● **Exercise input**:
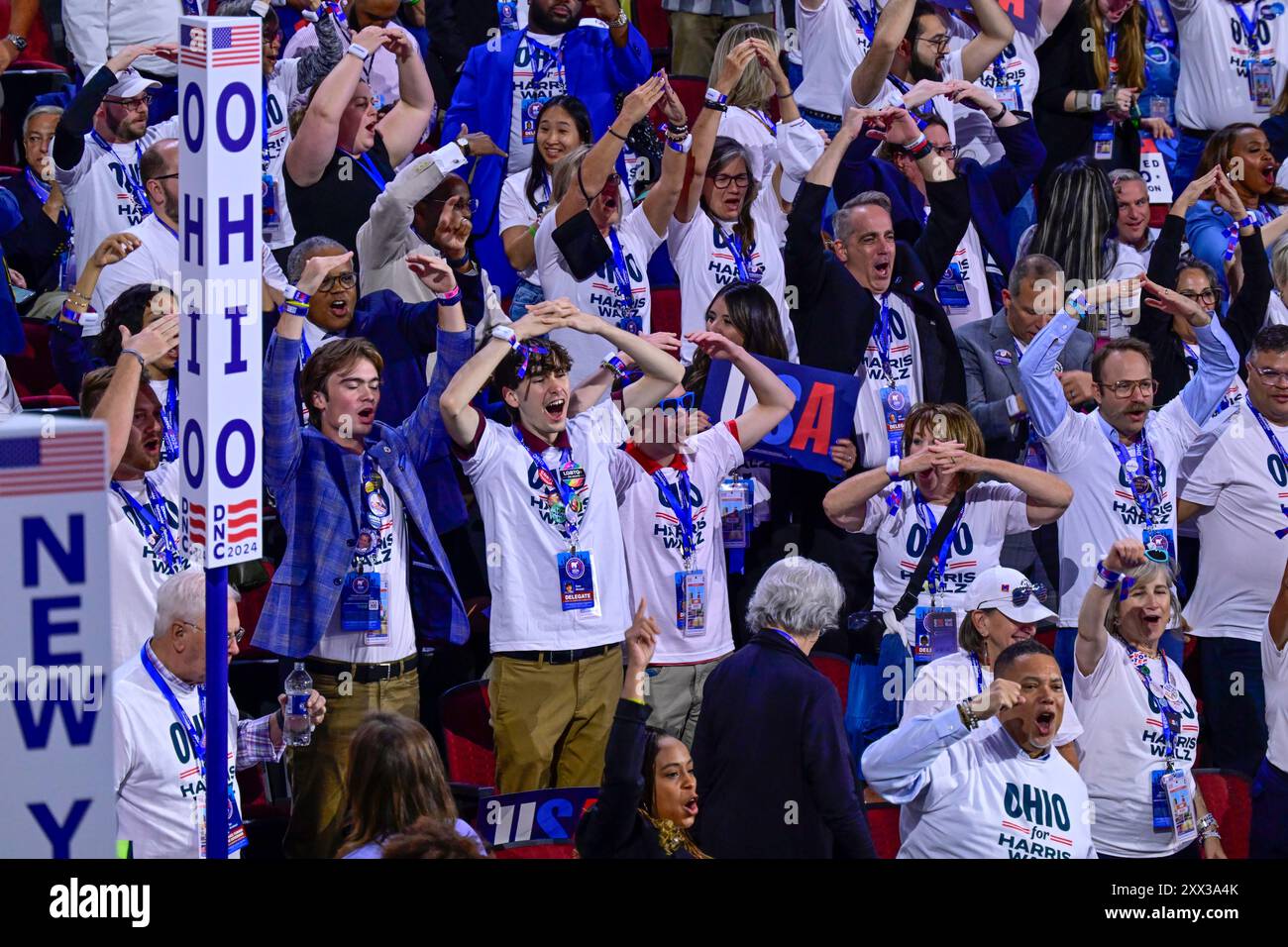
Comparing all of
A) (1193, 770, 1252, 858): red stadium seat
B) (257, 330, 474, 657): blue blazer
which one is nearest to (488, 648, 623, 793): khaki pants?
(257, 330, 474, 657): blue blazer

● **Task brief**: Write out the records above again with "khaki pants" renamed to "tan trousers" and everything else unchanged. Leave the pictures out.

● **Task response**:
Comparing all of
A) (1193, 770, 1252, 858): red stadium seat
B) (257, 330, 474, 657): blue blazer
which one is nearest to (488, 648, 623, 793): tan trousers?
(257, 330, 474, 657): blue blazer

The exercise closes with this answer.